The 19th amendment gave women the right to vote. This year two women ran for the highest office in the land. Today that high office is held by our first African-American President. One hundred years ago it would have been difficult to believe we would have come this far. The U.S. Supreme court, the highest in the land, now has three women among its members. The debate over whether a new justice is liberal or conservative still goes on today as it did 100 years ago.
The criminal justice system in our country is struggling to keep up with caseloads. Today nearly six million are locked away. In 1916, 300 murders were committed in our country. In recent years an estimated 14,000 homicides occur each year. One of the primary reasons – drugs. One hundred years ago the first laws were enacted trying to curb the use of drugs. Today, laws are written to protect the public from criminals with the same drugs. We think of it as an unseen crime. But, the problem is more than the dealer on the corner. It is prescription drugs that are widely prescribed for real pain. Recently, in our own, state authorities raided pain clinics that dispensed medication. Legality of the medications will be decided in the courts. For those who have been hooked on the drugs, the pain and suffering continues. It is a cycle repeated for over a hundred years. As long as there is a demand, there will be someone willing to risk supplying the drugs.
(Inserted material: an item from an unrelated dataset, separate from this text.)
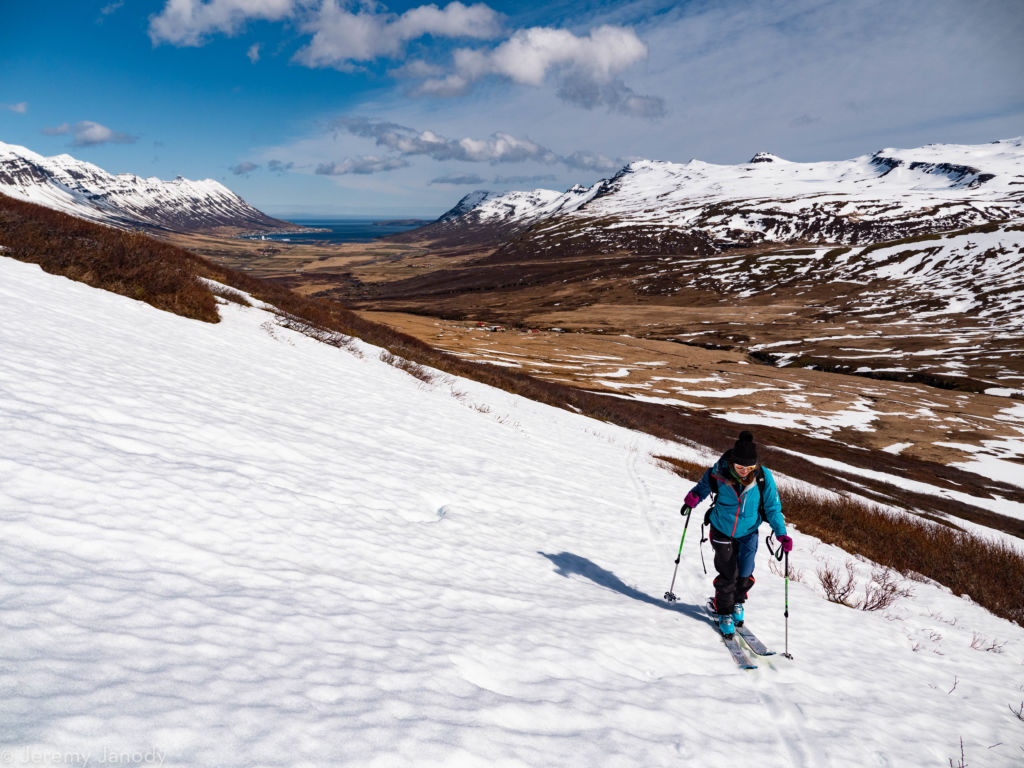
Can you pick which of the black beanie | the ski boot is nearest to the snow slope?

Communications are at our finger tips literally today. We can talk to someone a half a world away as simply as the neighbor next door. This ability is drawing the world closer together. We no longer can ignore what is happening in China or Europe. A problem in their economy is instantly transmitted into our world. Recently the stock market had its worst start ever to a year. Not by our own economy, but by China’s financial problems and Middle East oil.
Today the average life span for men is 77 years. For women it is 81. There are an estimated 254 million cars registered in America. The border with Mexico is guarded to prevent illegal aliens and drugs from entering our country. On our streets terrorism is still killing people as it did in 1916.
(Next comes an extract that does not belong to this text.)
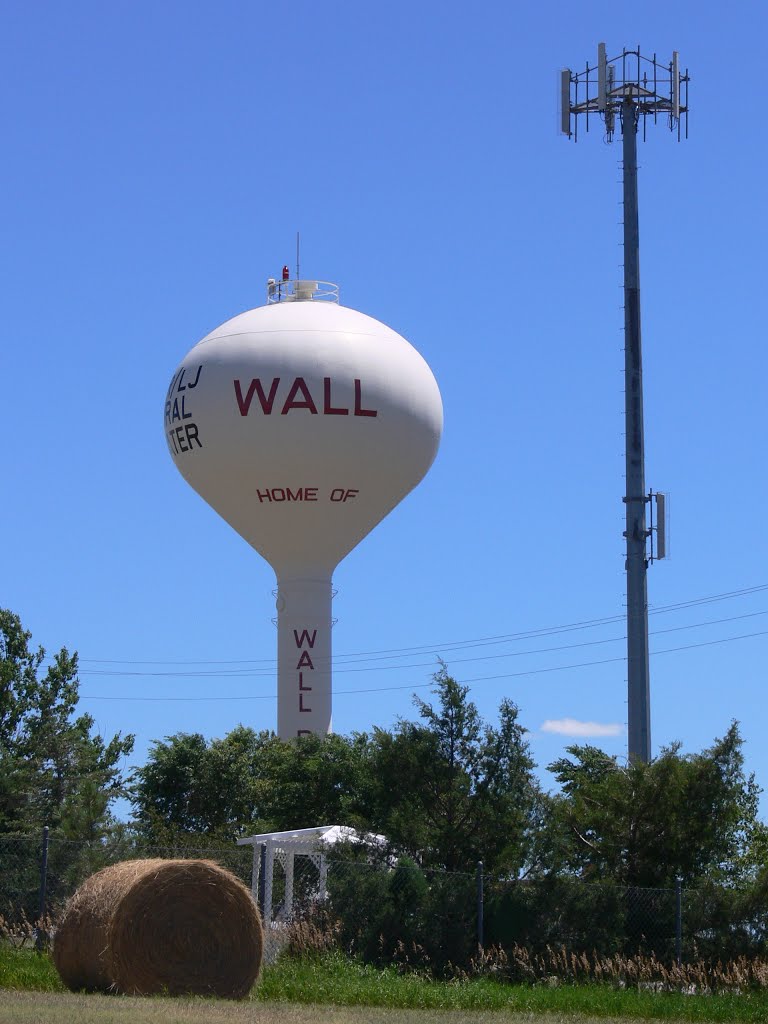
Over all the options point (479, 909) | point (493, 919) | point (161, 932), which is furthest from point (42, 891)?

In 1916, people were debating creation verses evolution and its teaching in schools. That conversation is still going on. There are those who believe the end is coming from biblical prophecy. Others believe the end is coming from our own ignorance and greed. The faces have changed over time, the conversation has not. In a hundred years we have not yet learned to work together to find answers.
Today we face a challenge not conceived of a hundred years ago. Science and technology are going to offer us wondrous options for our lives. But, the question becomes, if science can do a thing, morally should we tamper with mankind’s essences, DNA. As science takes us to new places I am reminded of H.G. Wells’s book, The Island of Dr. Moreau. A story in which man alters life, he never asked himself, should I change what God created? I believe in a lab somewhere today science is close to creating the perfect human, free of disease and the ability to live a very long life. If science offered you that gift would you take it?